Notice how the 1Password browser extension causes OS X to pop up a prompt:

Kapture 2022-09-08 at 00 07 38

I believe they're using "deep linking" meaning it's using a custom protocol registered to the desktop app. A good example of this is Discord. In a browser's URL you can open the Discord web app with https://discord.com/channels/@me/123/456 but if you replace the https with discord, it will open in the desktop app.

Seems like 1Password has a good model to follow. A benefit of having a desktop app is that you can finally utilize Keychain Access, or whatever the operating system's security is. (This is probably where we should have been storing secrets this whole time, instead of in browser extensions.)

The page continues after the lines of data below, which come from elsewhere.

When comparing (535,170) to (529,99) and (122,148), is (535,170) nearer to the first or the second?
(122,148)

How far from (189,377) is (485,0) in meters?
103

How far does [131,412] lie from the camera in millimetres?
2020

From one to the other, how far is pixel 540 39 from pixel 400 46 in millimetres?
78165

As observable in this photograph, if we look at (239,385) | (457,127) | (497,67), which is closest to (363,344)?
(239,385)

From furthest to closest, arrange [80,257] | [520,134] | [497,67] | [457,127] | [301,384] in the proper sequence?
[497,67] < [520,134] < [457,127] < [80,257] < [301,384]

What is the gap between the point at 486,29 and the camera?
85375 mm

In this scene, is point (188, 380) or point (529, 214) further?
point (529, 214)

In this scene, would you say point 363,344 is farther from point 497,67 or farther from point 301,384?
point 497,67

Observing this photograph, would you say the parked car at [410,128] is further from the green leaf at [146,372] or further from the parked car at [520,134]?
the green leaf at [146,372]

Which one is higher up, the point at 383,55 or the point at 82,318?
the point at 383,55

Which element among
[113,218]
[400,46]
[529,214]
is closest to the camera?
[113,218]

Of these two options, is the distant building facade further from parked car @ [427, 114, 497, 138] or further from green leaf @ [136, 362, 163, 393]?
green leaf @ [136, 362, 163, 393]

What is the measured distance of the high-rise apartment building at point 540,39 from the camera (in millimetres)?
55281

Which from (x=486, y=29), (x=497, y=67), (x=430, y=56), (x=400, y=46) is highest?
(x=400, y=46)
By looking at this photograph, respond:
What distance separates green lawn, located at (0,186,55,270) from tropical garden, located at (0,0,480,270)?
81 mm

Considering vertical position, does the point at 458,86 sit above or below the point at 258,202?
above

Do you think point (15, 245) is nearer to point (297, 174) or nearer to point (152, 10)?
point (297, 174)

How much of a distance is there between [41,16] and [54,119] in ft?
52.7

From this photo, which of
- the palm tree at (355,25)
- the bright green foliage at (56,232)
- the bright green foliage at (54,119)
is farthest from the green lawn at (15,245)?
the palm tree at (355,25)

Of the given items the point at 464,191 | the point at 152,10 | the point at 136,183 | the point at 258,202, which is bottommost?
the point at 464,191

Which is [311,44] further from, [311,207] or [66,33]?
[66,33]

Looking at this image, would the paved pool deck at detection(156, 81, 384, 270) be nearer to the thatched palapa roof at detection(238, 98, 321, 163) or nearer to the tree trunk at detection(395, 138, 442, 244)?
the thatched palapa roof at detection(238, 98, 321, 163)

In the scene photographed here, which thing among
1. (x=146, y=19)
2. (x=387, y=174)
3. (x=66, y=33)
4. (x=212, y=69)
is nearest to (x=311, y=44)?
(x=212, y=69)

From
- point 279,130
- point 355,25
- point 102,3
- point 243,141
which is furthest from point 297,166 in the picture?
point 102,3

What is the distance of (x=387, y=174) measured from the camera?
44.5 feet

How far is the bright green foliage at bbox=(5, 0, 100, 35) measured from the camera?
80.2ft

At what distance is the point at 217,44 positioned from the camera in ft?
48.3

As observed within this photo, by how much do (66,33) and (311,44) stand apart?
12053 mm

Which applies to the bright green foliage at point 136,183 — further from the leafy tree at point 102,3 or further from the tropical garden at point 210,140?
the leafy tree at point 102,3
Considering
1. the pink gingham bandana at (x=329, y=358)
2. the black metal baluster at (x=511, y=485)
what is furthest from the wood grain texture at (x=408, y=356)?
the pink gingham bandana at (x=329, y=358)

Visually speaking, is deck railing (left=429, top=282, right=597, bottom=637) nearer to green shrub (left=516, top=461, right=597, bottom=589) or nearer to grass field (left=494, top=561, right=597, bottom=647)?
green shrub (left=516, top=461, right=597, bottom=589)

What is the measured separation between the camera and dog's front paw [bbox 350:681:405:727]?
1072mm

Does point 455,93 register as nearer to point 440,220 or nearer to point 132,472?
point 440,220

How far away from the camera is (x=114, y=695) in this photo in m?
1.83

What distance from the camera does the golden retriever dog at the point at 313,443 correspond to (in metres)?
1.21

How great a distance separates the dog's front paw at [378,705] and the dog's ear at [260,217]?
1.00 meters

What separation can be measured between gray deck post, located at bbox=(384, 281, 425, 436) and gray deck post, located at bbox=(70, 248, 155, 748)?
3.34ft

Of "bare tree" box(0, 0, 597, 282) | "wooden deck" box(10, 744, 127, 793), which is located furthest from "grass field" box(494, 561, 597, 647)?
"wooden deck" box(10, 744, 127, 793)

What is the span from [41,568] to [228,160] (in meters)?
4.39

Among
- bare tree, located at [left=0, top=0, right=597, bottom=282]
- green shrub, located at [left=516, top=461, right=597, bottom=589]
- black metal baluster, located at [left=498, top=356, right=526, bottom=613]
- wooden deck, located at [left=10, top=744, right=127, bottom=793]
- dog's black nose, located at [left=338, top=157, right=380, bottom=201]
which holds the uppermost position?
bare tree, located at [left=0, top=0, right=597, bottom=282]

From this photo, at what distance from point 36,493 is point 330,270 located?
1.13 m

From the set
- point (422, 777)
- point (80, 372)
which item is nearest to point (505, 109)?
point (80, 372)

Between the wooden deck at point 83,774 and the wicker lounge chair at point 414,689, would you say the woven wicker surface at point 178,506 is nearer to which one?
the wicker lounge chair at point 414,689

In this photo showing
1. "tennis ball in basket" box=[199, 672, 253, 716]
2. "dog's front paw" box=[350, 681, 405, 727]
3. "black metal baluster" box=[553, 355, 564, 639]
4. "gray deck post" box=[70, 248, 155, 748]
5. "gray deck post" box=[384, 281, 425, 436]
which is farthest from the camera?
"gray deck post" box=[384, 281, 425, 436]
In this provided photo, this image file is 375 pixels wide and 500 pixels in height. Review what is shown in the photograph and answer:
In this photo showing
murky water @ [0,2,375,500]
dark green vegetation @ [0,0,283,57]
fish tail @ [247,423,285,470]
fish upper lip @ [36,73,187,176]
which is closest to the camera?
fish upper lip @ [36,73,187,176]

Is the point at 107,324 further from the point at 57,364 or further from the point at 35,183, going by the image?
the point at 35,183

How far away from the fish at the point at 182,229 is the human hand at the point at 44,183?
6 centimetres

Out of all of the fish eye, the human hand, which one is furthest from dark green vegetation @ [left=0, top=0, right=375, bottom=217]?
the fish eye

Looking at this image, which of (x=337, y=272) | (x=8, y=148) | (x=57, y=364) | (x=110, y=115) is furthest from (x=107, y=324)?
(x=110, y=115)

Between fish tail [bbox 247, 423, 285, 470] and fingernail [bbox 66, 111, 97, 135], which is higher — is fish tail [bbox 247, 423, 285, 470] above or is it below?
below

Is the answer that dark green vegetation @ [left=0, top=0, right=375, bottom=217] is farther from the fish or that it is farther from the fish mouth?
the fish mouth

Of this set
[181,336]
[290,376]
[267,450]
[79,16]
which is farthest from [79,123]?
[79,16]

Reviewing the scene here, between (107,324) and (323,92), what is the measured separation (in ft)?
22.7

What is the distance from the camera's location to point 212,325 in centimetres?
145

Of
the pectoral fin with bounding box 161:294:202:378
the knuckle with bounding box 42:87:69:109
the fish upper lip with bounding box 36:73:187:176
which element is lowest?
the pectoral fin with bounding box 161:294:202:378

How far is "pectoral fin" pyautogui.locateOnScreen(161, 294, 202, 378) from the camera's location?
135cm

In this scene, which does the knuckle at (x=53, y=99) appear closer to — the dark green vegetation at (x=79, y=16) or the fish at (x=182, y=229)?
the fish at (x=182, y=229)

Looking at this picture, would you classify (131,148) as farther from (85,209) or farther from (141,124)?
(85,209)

So how hard is it to create such a desktop app? Well, there's this thing called Tauri that is basically Electron (JavaScript » Desktop app) in Rust. https://tauri.app

You can see in their documentation they recommend a frontend framework called Vite, but I imagine you could write straight HTML + CSS and avoid using any npm packages, avoiding that supply chain attack. The backend is Rust, and I think we could use this crate to talk to the OS's security. https://crates.io/crates/keytar

Making a desktop wallet might not be terribly difficult if there are existing crates for signing, etc.

However, it looks like deep links are in progress for Tauri, but there are recent comments showing movement. https://github.com/tauri-apps/tauri/issues/323

In the meantime, since we probably want to use Rust if we can, there's this website showing the state of Rust GUI. https://www.areweguiyet.com and is shows that core-foundation has perhaps a lot of usage due to the download numbers. (Of course, this is assuming building only for OS X users.)

We could keep all the wallet logic in Rust even though the skin will be done in Swift. So that's an option while we wait (or help sponsor?) the Tauri folks regarding the deep link feature.

hdevalence commented 1 year ago

Closing this out as a completed design iteration.